** EXCERPTED RECORDS **
===
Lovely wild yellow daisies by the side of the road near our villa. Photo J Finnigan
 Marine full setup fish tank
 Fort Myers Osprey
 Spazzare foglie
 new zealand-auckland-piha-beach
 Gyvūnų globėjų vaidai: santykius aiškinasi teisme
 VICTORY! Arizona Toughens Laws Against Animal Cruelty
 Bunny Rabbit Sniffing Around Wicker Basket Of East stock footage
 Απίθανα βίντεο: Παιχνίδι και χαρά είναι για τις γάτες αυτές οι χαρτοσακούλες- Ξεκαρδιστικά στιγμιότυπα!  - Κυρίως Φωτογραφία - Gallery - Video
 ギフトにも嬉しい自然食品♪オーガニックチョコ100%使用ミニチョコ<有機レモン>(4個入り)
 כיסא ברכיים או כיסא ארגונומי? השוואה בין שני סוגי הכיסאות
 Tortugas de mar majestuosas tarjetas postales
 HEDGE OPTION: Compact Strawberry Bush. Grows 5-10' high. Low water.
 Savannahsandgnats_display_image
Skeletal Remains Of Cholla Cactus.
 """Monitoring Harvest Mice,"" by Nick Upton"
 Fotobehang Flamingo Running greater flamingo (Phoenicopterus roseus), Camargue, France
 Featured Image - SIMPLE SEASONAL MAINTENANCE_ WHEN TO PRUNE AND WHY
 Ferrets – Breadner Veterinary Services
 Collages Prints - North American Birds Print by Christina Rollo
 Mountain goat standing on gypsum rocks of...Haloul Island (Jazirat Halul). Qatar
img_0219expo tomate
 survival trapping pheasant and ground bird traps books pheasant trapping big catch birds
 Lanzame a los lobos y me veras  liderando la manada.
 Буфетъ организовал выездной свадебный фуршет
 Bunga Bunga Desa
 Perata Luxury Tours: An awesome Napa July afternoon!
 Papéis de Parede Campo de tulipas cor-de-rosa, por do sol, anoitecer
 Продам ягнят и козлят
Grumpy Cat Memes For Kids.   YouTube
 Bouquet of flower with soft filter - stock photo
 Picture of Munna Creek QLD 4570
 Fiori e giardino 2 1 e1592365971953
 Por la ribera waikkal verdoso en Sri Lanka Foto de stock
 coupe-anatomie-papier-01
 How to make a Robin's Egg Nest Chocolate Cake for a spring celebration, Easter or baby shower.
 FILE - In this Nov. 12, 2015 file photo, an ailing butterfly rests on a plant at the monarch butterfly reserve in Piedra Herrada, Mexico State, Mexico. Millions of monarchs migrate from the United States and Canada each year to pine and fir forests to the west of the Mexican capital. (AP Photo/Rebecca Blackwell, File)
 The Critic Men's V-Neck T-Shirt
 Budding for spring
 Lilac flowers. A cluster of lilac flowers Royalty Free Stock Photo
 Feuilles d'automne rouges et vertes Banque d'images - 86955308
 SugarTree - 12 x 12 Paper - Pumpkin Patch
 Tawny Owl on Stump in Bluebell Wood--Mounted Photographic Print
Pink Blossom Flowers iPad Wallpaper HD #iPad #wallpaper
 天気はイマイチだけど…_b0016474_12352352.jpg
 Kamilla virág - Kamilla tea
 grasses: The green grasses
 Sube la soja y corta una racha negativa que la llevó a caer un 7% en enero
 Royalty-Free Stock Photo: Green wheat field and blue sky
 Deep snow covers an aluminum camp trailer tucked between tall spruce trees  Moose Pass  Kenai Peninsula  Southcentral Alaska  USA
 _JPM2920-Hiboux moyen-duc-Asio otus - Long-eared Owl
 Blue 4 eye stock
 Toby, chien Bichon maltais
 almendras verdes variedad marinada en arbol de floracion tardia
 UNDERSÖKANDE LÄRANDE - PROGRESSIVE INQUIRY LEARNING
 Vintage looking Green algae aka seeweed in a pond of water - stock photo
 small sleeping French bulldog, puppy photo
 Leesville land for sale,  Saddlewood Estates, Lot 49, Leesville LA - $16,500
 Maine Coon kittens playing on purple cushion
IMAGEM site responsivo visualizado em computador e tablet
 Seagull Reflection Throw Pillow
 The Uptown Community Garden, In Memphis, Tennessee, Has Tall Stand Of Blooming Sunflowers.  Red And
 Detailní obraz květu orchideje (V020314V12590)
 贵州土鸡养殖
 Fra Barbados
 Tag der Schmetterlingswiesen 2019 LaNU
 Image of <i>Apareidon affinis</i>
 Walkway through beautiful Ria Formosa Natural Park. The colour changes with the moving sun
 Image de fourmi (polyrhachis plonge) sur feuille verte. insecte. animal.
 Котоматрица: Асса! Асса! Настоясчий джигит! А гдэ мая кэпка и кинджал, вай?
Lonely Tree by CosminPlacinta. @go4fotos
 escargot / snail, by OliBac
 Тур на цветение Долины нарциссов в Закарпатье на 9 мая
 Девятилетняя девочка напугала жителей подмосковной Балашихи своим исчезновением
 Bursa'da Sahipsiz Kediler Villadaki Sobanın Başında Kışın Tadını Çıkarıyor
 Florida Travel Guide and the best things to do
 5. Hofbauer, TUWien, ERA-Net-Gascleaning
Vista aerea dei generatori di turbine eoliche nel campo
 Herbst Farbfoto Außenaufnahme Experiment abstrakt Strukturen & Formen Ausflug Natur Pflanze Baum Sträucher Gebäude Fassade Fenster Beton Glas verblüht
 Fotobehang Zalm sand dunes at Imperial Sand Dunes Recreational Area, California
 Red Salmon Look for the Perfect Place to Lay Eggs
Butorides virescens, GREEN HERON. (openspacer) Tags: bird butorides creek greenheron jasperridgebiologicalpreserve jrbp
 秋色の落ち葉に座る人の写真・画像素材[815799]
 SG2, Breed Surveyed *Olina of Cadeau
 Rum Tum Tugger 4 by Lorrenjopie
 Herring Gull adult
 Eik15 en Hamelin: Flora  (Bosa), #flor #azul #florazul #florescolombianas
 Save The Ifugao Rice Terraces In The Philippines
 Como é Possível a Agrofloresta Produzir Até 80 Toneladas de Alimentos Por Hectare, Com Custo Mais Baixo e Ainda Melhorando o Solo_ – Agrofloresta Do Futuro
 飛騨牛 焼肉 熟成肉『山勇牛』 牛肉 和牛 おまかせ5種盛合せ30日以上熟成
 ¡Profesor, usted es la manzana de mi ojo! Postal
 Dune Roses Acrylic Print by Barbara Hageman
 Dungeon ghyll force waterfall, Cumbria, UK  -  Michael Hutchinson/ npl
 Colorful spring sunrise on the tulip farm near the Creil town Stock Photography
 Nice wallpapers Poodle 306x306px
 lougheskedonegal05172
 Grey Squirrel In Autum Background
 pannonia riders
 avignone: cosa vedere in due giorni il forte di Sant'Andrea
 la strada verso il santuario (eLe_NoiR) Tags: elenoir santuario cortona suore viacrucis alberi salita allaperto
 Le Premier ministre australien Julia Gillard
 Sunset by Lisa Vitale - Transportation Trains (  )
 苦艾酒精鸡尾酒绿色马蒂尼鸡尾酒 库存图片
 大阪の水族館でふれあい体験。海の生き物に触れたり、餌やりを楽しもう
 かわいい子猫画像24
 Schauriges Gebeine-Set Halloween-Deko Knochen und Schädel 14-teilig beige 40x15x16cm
===
** DIRECTIONS FOR THIS TASK **
Would you transcribe every entry exactly?

** SOLUTION FOR THIS TASK **
Lovely wild yellow daisies by the side of the road near our villa. Photo J Finnigan
 Marine full setup fish tank
 Fort Myers Osprey
 Spazzare foglie
 new zealand-auckland-piha-beach
 Gyvūnų globėjų vaidai: santykius aiškinasi teisme
 VICTORY! Arizona Toughens Laws Against Animal Cruelty
 Bunny Rabbit Sniffing Around Wicker Basket Of East stock footage
 Απίθανα βίντεο: Παιχνίδι και χαρά είναι για τις γάτες αυτές οι χαρτοσακούλες- Ξεκαρδιστικά στιγμιότυπα!  - Κυρίως Φωτογραφία - Gallery - Video
 ギフトにも嬉しい自然食品♪オーガニックチョコ100%使用ミニチョコ<有機レモン>(4個入り)
 כיסא ברכיים או כיסא ארגונומי? השוואה בין שני סוגי הכיסאות
 Tortugas de mar majestuosas tarjetas postales
 HEDGE OPTION: Compact Strawberry Bush. Grows 5-10' high. Low water.
 Savannahsandgnats_display_image
Skeletal Remains Of Cholla Cactus.
 """Monitoring Harvest Mice,"" by Nick Upton"
 Fotobehang Flamingo Running greater flamingo (Phoenicopterus roseus), Camargue, France
 Featured Image - SIMPLE SEASONAL MAINTENANCE_ WHEN TO PRUNE AND WHY
 Ferrets – Breadner Veterinary Services
 Collages Prints - North American Birds Print by Christina Rollo
 Mountain goat standing on gypsum rocks of...Haloul Island (Jazirat Halul). Qatar
img_0219expo tomate
 survival trapping pheasant and ground bird traps books pheasant trapping big catch birds
 Lanzame a los lobos y me veras  liderando la manada.
 Буфетъ организовал выездной свадебный фуршет
 Bunga Bunga Desa
 Perata Luxury Tours: An awesome Napa July afternoon!
 Papéis de Parede Campo de tulipas cor-de-rosa, por do sol, anoitecer
 Продам ягнят и козлят
Grumpy Cat Memes For Kids.   YouTube
 Bouquet of flower with soft filter - stock photo
 Picture of Munna Creek QLD 4570
 Fiori e giardino 2 1 e1592365971953
 Por la ribera waikkal verdoso en Sri Lanka Foto de stock
 coupe-anatomie-papier-01
 How to make a Robin's Egg Nest Chocolate Cake for a spring celebration, Easter or baby shower.
 FILE - In this Nov. 12, 2015 file photo, an ailing butterfly rests on a plant at the monarch butterfly reserve in Piedra Herrada, Mexico State, Mexico. Millions of monarchs migrate from the United States and Canada each year to pine and fir forests to the west of the Mexican capital. (AP Photo/Rebecca Blackwell, File)
 The Critic Men's V-Neck T-Shirt
 Budding for spring
 Lilac flowers. A cluster of lilac flowers Royalty Free Stock Photo
 Feuilles d'automne rouges et vertes Banque d'images - 86955308
 SugarTree - 12 x 12 Paper - Pumpkin Patch
 Tawny Owl on Stump in Bluebell Wood--Mounted Photographic Print
Pink Blossom Flowers iPad Wallpaper HD #iPad #wallpaper
 天気はイマイチだけど…_b0016474_12352352.jpg
 Kamilla virág - Kamilla tea
 grasses: The green grasses
 Sube la soja y corta una racha negativa que la llevó a caer un 7% en enero
 Royalty-Free Stock Photo: Green wheat field and blue sky
 Deep snow covers an aluminum camp trailer tucked between tall spruce trees  Moose Pass  Kenai Peninsula  Southcentral Alaska  USA
 _JPM2920-Hiboux moyen-duc-Asio otus - Long-eared Owl
 Blue 4 eye stock
 Toby, chien Bichon maltais
 almendras verdes variedad marinada en arbol de floracion tardia
 UNDERSÖKANDE LÄRANDE - PROGRESSIVE INQUIRY LEARNING
 Vintage looking Green algae aka seeweed in a pond of water - stock photo
 small sleeping French bulldog, puppy photo
 Leesville land for sale,  Saddlewood Estates, Lot 49, Leesville LA - $16,500
 Maine Coon kittens playing on purple cushion
IMAGEM site responsivo visualizado em computador e tablet
 Seagull Reflection Throw Pillow
 The Uptown Community Garden, In Memphis, Tennessee, Has Tall Stand Of Blooming Sunflowers.  Red And
 Detailní obraz květu orchideje (V020314V12590)
 贵州土鸡养殖
 Fra Barbados
 Tag der Schmetterlingswiesen 2019 LaNU
 Image of <i>Apareidon affinis</i>
 Walkway through beautiful Ria Formosa Natural Park. The colour changes with the moving sun
 Image de fourmi (polyrhachis plonge) sur feuille verte. insecte. animal.
 Котоматрица: Асса! Асса! Настоясчий джигит! А гдэ мая кэпка и кинджал, вай?
Lonely Tree by CosminPlacinta. @go4fotos
 escargot / snail, by OliBac
 Тур на цветение Долины нарциссов в Закарпатье на 9 мая
 Девятилетняя девочка напугала жителей подмосковной Балашихи своим исчезновением
 Bursa'da Sahipsiz Kediler Villadaki Sobanın Başında Kışın Tadını Çıkarıyor
 Florida Travel Guide and the best things to do
 5. Hofbauer, TUWien, ERA-Net-Gascleaning
Vista aerea dei generatori di turbine eoliche nel campo
 Herbst Farbfoto Außenaufnahme Experiment abstrakt Strukturen & Formen Ausflug Natur Pflanze Baum Sträucher Gebäude Fassade Fenster Beton Glas verblüht
 Fotobehang Zalm sand dunes at Imperial Sand Dunes Recreational Area, California
 Red Salmon Look for the Perfect Place to Lay Eggs
Butorides virescens, GREEN HERON. (openspacer) Tags: bird butorides creek greenheron jasperridgebiologicalpreserve jrbp
 秋色の落ち葉に座る人の写真・画像素材[815799]
 SG2, Breed Surveyed *Olina of Cadeau
 Rum Tum Tugger 4 by Lorrenjopie
 Herring Gull adult
 Eik15 en Hamelin: Flora  (Bosa), #flor #azul #florazul #florescolombianas
 Save The Ifugao Rice Terraces In The Philippines
 Como é Possível a Agrofloresta Produzir Até 80 Toneladas de Alimentos Por Hectare, Com Custo Mais Baixo e Ainda Melhorando o Solo_ – Agrofloresta Do Futuro
 飛騨牛 焼肉 熟成肉『山勇牛』 牛肉 和牛 おまかせ5種盛合せ30日以上熟成
 ¡Profesor, usted es la manzana de mi ojo! Postal
 Dune Roses Acrylic Print by Barbara Hageman
 Dungeon ghyll force waterfall, Cumbria, UK  -  Michael Hutchinson/ npl
 Colorful spring sunrise on the tulip farm near the Creil town Stock Photography
 Nice wallpapers Poodle 306x306px
 lougheskedonegal05172
 Grey Squirrel In Autum Background
 pannonia riders
 avignone: cosa vedere in due giorni il forte di Sant'Andrea
 la strada verso il santuario (eLe_NoiR) Tags: elenoir santuario cortona suore viacrucis alberi salita allaperto
 Le Premier ministre australien Julia Gillard
 Sunset by Lisa Vitale - Transportation Trains (  )
 苦艾酒精鸡尾酒绿色马蒂尼鸡尾酒 库存图片
 大阪の水族館でふれあい体験。海の生き物に触れたり、餌やりを楽しもう
 かわいい子猫画像24
 Schauriges Gebeine-Set Halloween-Deko Knochen und Schädel 14-teilig beige 40x15x16cm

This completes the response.